### Task details
From the SMILES tokens post below, list each line that begins with the word "Latest".

### Page excerpt
SMILES tokens Posted: Apr 12, 2004 5:16 AM
Reply to this message Reply

This post originated from an RSS feed registered with Python Buzz by Andrew Dalke.
Original Post: SMILES tokens
Feed Title: Andrew Dalke's writings
Feed URL: http://www.dalkescientific.com/writings/diary/diary-rss.xml
Feed Description: Writings from the software side of bioinformatics and chemical informatics, with a heaping of Python thrown in for good measure.
Latest Python Buzz Posts
Latest Python Buzz Posts by Andrew Dalke
Latest Posts From Andrew Dalke's writings

Advertisement
Okay, so you're a hard-core geek and you want to know how write your own chemical informatics toolkit, so that you too will get fun, fame, fortune, and fem----... err, MOTAS. As far as I know, there is no documentation or textbook on this topic. The chemical informatics books I've seen all talk about the science of how the fields work, not the software, and of course almost no computer science book goes into chemistry, other than some mention that graph theory can be applied to the valence bond model of molecules. Let me be your trusty guide on through these uncharted electrons.

### Data excerpt

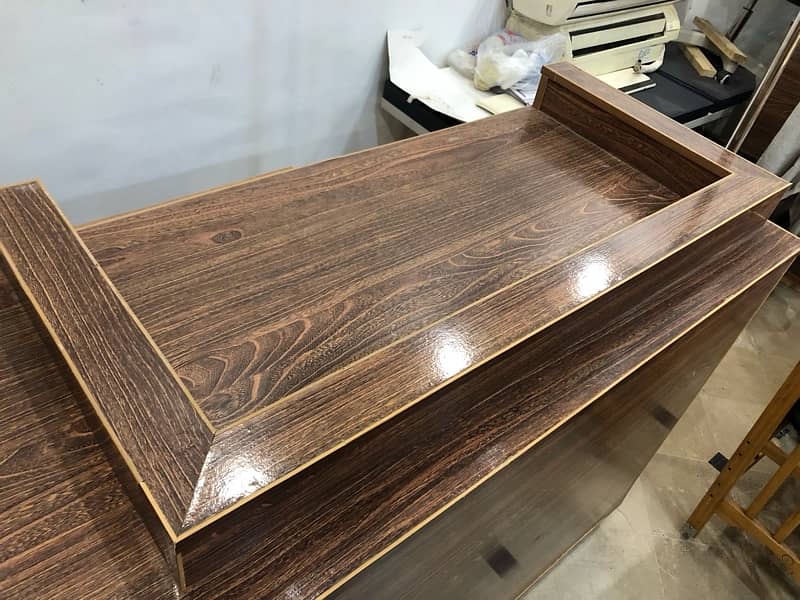 Reception counter 0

### Expected output
- Latest Python Buzz Posts
- Latest Python Buzz Posts by Andrew Dalke
- Latest Posts From Andrew Dalke's writings